WHAT TO DO:
Every line below from the one with "The most popular Diani hotels" through the one with "Pato thời còn khoác áo Milan. Ảnh: Reuters." is to be repeated exactly, with no picture among them.

DATA SHOWN:
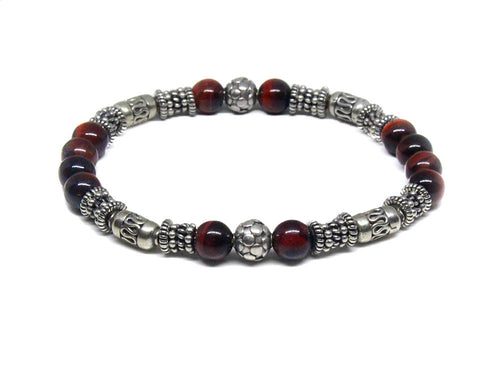 Sterling Silver and Red Tiger's Eye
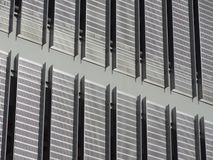 Steel Grid Cladding Royalty Free Stock Image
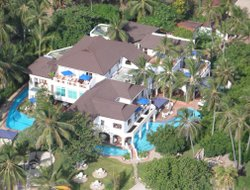 The most popular Diani hotels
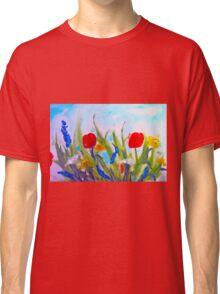 spring  garden Classic T-Shirt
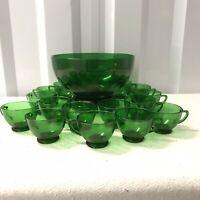 Vintage Anchor Hocking Forest Green Glass Complete Punch Bowl Set Base & 15 Cups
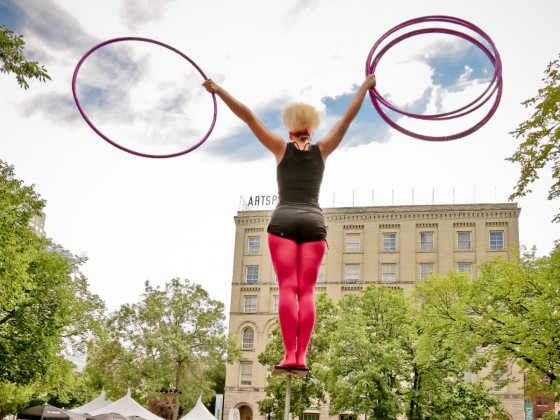 Winnipeg Fringe Festival: Acting up all over the place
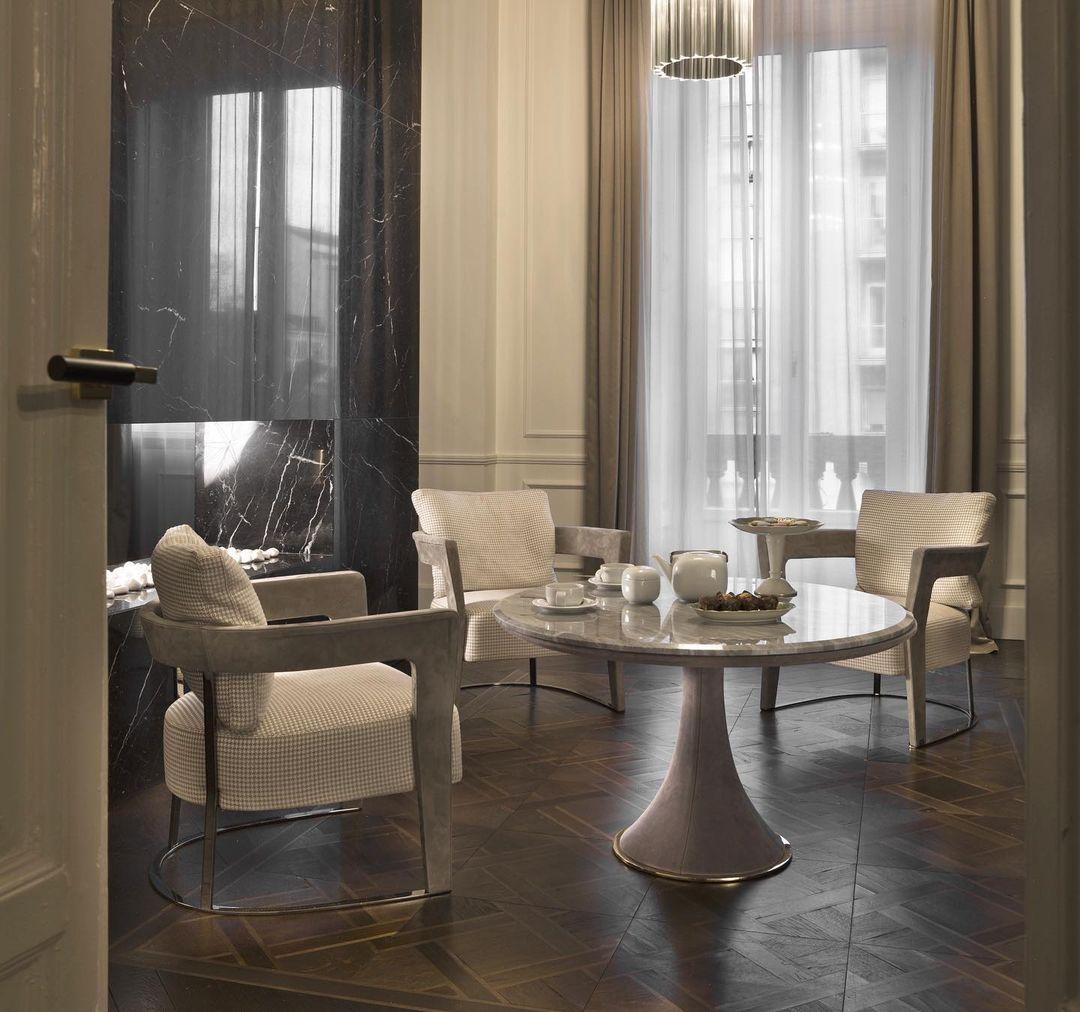 "Agatha armchair and David table ""Tea tim..."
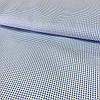 Ткань с мелким голубым горошком на белом фоне, хлопок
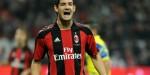 Pato thời còn khoác áo Milan. Ảnh: Reuters.
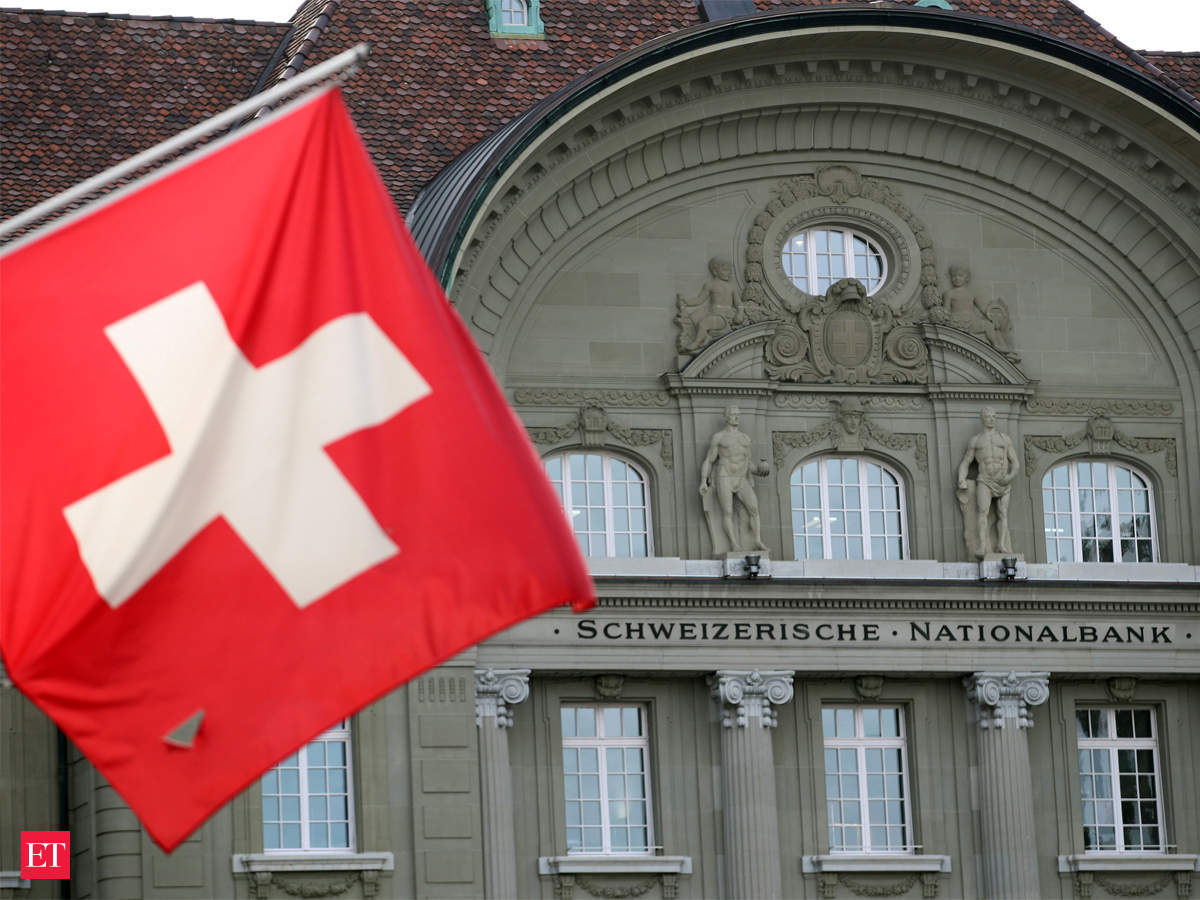 Switzerland Steps Up Process To Share Banking Info 11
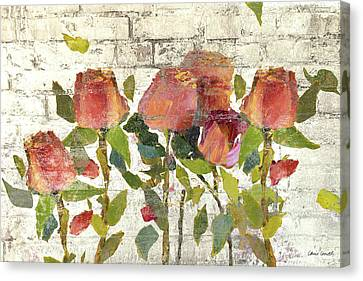 Garden Stems On Brick I Canvas Print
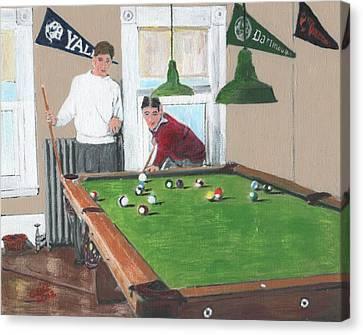 The Club House Canvas Print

SOLVED PROBLEM:
 The most popular Diani hotels
 spring  garden Classic T-Shirt
 Vintage Anchor Hocking Forest Green Glass Complete Punch Bowl Set Base & 15 Cups
 Winnipeg Fringe Festival: Acting up all over the place
 "Agatha armchair and David table ""Tea tim..."
 Ткань с мелким голубым горошком на белом фоне, хлопок
 Pato thời còn khoác áo Milan. Ảnh: Reuters.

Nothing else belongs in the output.